The reply should contain all the data below, repeated exactly, and none of the images.

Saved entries
^^^^
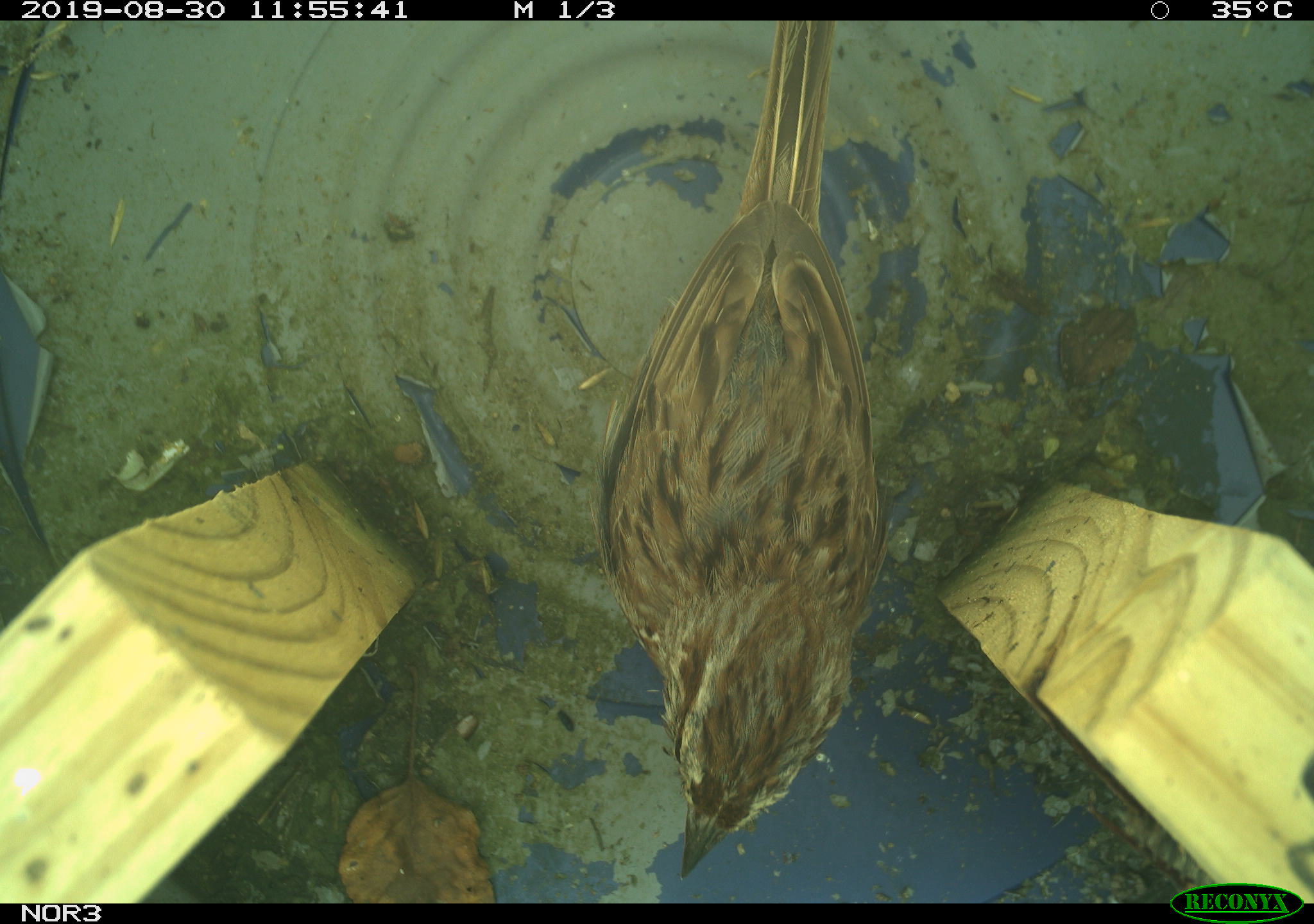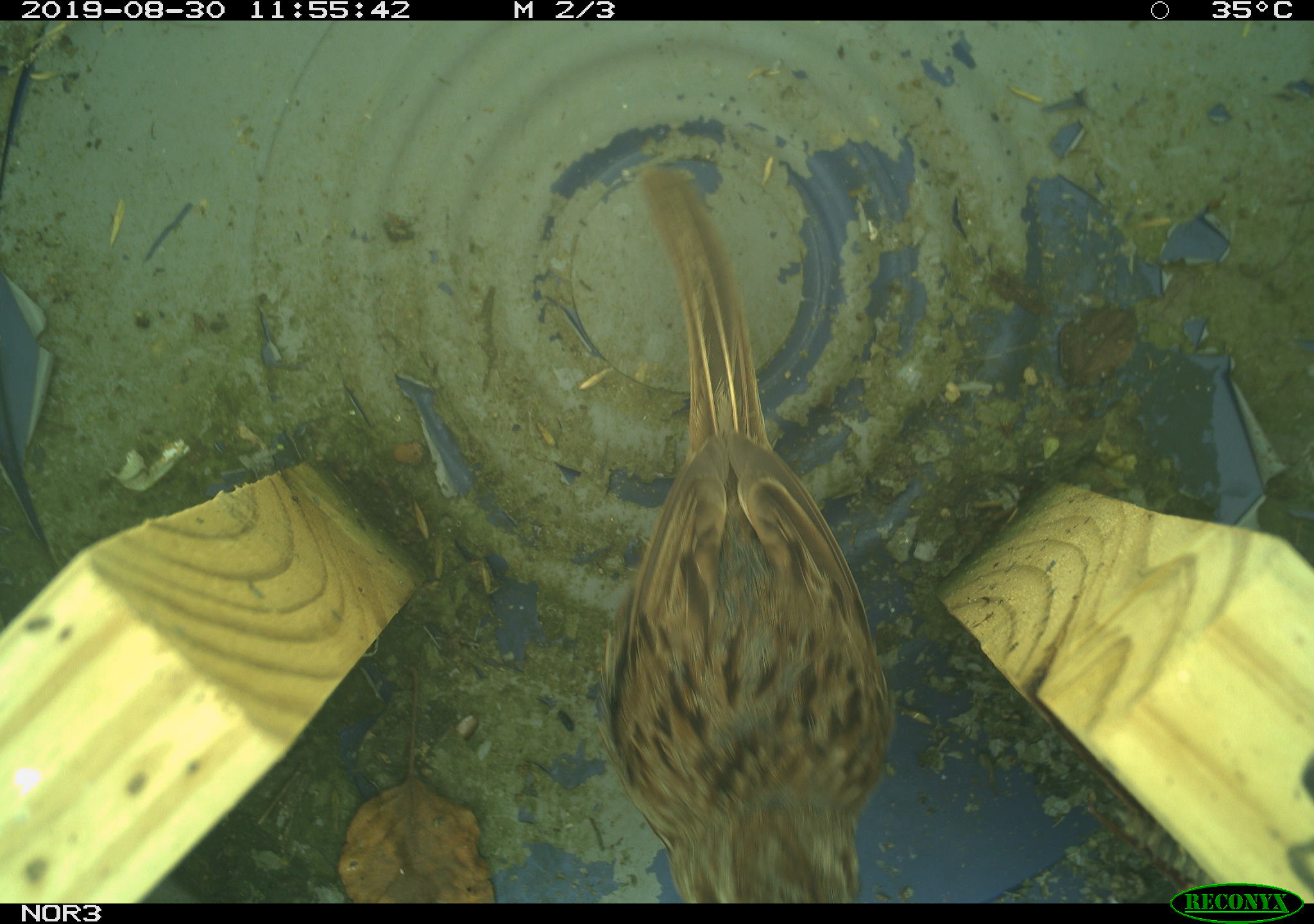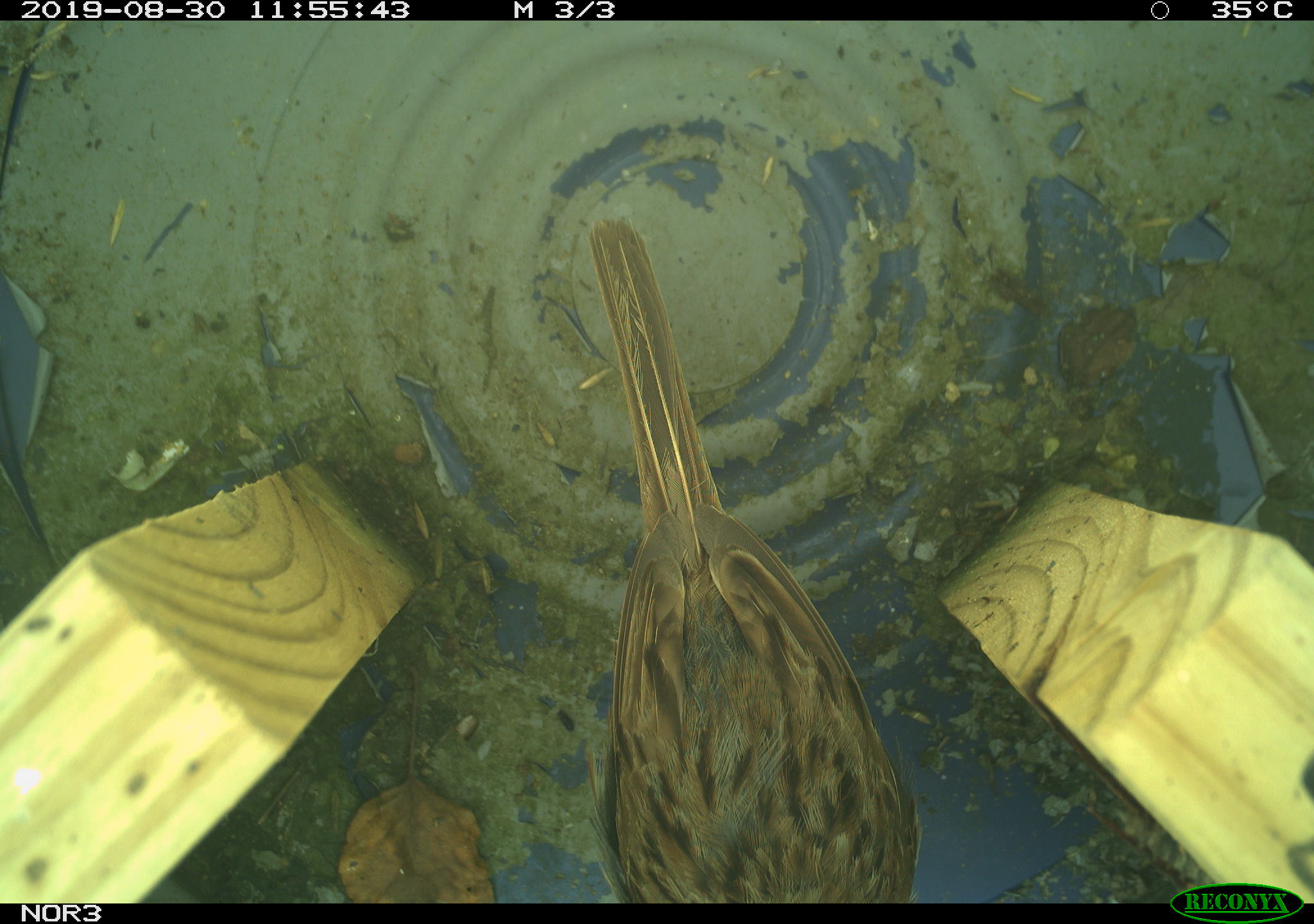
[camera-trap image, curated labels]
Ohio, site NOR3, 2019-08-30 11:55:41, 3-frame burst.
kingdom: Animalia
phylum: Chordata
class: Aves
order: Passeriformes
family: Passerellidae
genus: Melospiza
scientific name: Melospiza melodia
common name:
^^^^
REPLY TO THE EXERCISE:
[camera-trap image, curated labels]
Ohio, site NOR3, 2019-08-30 11:55:41, 3-frame burst.
kingdom: Animalia
phylum: Chordata
class: Aves
order: Passeriformes
family: Passerellidae
genus: Melospiza
scientific name: Melospiza melodia
common name:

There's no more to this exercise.